[VORLIEGENDER AUSZUG]

+++

# vba/Excel externes Programm starten



## Fisch (14. August 2003)

Hallo zusammen,

da ich keinen richtigen compiler habe möchte ich ganz gerne mit vba
ein Makro schreiben, dass mir *.zip Dateien entzipped und in ein bestimmtes Verzeichnis kopiert. Geht das?? Kann man mit vba externe Programme starten??

Gruss

Fisch


----------



## Dario Linsky (14. August 2003)

Stichwort "Shell", einfach mal suchen.


----------



## Fisch (14. August 2003)

Schonmal dickes Merci für die schnelle Antwort,
das funktioniert ja sogar 

 

Wenn ich aber das entpacken auch automatisieren möchte(jetzt ohne das ich WinZip aufrufe), wie müsste ich das anstellen?? Hast Du da auch noch so einen guten Tipp??



Gruss

Fisch


----------



## Daniel Toplak (15. August 2003)

Nimm doch PKUNZIP oder so, das ist ein Konsolenprogramm zum Entpaken und Paken und dann schreibst du dir eine Batch-Datei, fertig.

Gruss Homer


----------



## Fisch (15. August 2003)

Danke für die Idee,
Ich möchte aber die Dateien entpacken, dann abändern und dann in ein anderes Verzeichnis kopieren.Die Änderungen kann ich mit der Batchdatei ja nicht machen. Ich hab ein Makro unter Access gesehen(nicht den Quelltext), dass die Dateien auch erst entpackt, bevor sie verarbeitet werden. geht das unter Excel nicht??
Danke und Gruss

Fisch


----------

+++

[DIE AUFGABEN]
a) Gib aus dem Forumsthread den Abschnitt wortgetreu zurück, der mit „Wenn ich aber“ beginnt und bis einschließlich „Toplak (15. August 2003)“ reicht.
b) Gib aus der Auflistung die Zeilen ab der Zeile mit „What measure of“ bis einschließlich der Zeile mit „(624,39) → (551,197) → (534,231) → (605,357)“ wieder und tausche darin „pixel“ gegen „point“ aus. Alles andere bleibt unverändert.
Der Forumsthread und die Auflistung stammen aus unterschiedlichen Quellen.

Quelldatensätze
+++

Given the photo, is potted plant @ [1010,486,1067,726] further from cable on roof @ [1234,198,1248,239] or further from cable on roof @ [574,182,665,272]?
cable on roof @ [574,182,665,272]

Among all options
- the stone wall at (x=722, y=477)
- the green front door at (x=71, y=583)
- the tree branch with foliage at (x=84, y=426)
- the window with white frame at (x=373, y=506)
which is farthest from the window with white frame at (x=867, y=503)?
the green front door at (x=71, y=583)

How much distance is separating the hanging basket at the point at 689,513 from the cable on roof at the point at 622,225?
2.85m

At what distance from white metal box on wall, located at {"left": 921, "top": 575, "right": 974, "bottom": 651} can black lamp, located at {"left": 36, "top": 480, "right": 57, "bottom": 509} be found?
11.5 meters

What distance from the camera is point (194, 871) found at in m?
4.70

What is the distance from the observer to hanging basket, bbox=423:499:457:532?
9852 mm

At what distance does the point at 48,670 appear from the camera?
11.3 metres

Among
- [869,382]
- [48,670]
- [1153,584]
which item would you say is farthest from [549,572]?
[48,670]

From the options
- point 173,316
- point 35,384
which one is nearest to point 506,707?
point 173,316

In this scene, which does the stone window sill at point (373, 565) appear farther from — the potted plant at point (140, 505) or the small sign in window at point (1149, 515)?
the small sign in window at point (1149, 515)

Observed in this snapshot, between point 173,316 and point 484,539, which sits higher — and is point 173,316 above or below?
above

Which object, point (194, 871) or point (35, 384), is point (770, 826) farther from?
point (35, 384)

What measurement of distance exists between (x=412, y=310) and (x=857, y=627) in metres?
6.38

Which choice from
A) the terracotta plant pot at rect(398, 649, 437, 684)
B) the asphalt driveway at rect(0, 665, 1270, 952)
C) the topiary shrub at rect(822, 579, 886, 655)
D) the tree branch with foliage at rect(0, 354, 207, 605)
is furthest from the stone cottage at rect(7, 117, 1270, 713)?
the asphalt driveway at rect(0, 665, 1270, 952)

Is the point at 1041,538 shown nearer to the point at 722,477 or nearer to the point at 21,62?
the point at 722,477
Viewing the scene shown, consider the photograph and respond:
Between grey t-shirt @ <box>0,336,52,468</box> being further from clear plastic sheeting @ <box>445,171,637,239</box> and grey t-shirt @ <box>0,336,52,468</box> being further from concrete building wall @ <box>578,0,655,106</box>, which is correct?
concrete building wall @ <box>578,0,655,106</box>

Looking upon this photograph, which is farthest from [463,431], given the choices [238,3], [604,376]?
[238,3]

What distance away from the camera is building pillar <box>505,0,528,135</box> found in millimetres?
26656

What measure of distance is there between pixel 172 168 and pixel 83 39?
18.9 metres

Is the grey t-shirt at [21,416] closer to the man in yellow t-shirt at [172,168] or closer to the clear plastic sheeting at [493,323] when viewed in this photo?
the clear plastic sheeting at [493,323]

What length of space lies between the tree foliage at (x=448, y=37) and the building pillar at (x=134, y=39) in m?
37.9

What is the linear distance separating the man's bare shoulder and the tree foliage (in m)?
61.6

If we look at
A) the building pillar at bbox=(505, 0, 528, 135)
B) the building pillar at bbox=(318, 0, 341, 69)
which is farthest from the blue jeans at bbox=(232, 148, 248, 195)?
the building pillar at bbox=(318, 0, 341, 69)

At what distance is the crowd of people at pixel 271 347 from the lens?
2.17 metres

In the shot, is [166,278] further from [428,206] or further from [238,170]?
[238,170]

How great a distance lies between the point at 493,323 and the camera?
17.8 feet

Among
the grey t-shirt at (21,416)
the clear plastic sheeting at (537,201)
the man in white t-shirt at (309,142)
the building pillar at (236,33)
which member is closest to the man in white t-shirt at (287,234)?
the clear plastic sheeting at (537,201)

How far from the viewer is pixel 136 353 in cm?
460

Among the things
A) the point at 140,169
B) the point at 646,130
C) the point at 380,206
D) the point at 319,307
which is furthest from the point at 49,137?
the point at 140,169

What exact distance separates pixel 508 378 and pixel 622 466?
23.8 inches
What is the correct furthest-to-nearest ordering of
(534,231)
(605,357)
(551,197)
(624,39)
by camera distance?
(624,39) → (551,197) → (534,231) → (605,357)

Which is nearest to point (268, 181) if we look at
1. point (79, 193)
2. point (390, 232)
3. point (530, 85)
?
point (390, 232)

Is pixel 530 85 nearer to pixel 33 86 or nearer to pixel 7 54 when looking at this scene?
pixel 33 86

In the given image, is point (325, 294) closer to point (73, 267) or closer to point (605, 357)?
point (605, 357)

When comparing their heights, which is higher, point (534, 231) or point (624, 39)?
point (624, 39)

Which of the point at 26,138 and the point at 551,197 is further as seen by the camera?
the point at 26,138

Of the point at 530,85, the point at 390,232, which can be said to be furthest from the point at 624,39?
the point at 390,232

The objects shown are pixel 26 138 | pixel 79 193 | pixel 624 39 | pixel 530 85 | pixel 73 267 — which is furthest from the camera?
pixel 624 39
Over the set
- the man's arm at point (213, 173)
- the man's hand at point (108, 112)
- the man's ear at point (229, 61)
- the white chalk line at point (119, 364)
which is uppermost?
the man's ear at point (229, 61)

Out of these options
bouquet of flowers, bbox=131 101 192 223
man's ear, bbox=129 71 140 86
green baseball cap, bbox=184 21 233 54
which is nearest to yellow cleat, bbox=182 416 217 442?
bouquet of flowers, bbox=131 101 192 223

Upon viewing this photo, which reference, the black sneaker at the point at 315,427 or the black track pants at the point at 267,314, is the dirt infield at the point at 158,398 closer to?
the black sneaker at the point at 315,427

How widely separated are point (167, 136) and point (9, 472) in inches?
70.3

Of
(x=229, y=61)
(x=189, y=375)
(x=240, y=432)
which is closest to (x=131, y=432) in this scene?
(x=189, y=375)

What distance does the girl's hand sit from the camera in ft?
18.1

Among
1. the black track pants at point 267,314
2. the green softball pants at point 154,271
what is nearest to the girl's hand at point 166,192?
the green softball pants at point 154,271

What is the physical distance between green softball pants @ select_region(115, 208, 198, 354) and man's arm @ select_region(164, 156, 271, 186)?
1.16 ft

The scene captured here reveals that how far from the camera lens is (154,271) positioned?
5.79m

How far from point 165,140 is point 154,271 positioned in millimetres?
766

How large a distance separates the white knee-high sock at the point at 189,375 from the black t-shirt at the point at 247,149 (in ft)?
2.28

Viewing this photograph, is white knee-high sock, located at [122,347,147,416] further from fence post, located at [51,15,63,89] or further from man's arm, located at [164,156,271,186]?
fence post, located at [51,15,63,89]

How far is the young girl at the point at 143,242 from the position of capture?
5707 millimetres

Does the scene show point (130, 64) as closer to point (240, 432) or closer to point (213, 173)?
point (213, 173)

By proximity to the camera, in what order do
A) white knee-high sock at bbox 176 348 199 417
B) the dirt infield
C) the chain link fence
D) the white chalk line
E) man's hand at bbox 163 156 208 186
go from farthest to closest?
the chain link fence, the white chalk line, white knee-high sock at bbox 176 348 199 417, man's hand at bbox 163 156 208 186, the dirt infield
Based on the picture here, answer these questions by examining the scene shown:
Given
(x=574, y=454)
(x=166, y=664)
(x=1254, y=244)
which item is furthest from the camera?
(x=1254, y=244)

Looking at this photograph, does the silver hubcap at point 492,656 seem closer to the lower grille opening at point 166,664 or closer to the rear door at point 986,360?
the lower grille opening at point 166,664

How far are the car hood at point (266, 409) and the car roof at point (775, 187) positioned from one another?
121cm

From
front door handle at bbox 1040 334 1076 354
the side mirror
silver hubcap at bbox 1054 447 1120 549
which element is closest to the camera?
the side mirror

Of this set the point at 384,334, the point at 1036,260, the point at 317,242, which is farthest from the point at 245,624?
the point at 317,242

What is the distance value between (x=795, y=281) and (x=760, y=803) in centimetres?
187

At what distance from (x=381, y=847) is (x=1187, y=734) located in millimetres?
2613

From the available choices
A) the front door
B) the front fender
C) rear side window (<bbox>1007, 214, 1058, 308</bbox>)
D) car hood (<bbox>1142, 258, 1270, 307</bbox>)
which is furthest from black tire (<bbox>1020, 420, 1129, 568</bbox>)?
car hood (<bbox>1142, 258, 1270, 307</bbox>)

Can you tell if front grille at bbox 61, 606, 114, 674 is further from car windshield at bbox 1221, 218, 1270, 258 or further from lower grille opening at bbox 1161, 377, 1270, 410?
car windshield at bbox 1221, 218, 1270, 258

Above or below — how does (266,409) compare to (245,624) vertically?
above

+++

[LÖSUNGEN IM ANSCHLUSS]
a)
Wenn ich aber das entpacken auch automatisieren möchte(jetzt ohne das ich WinZip aufrufe), wie müsste ich das anstellen?? Hast Du da auch noch so einen guten Tipp??



Gruss

Fisch


----------



## Daniel Toplak (15. August 2003)

b)
What measure of distance is there between point 172 168 and point 83 39?
18.9 metres

Is the grey t-shirt at [21,416] closer to the man in yellow t-shirt at [172,168] or closer to the clear plastic sheeting at [493,323] when viewed in this photo?
the clear plastic sheeting at [493,323]

What length of space lies between the tree foliage at (x=448, y=37) and the building pillar at (x=134, y=39) in m?
37.9

What is the linear distance separating the man's bare shoulder and the tree foliage (in m)?
61.6

If we look at
A) the building pillar at bbox=(505, 0, 528, 135)
B) the building pillar at bbox=(318, 0, 341, 69)
which is farthest from the blue jeans at bbox=(232, 148, 248, 195)?
the building pillar at bbox=(318, 0, 341, 69)

At what distance is the crowd of people at point 271 347 from the lens?
2.17 metres

In the shot, is [166,278] further from [428,206] or further from [238,170]?
[238,170]

How great a distance lies between the point at 493,323 and the camera?
17.8 feet

Among
the grey t-shirt at (21,416)
the clear plastic sheeting at (537,201)
the man in white t-shirt at (309,142)
the building pillar at (236,33)
which member is closest to the man in white t-shirt at (287,234)?
the clear plastic sheeting at (537,201)

How far from the viewer is point 136 353 in cm?
460

Among the things
A) the point at 140,169
B) the point at 646,130
C) the point at 380,206
D) the point at 319,307
which is furthest from the point at 49,137?
the point at 140,169

What exact distance separates point 508 378 and point 622 466?
23.8 inches
What is the correct furthest-to-nearest ordering of
(534,231)
(605,357)
(551,197)
(624,39)
by camera distance?
(624,39) → (551,197) → (534,231) → (605,357)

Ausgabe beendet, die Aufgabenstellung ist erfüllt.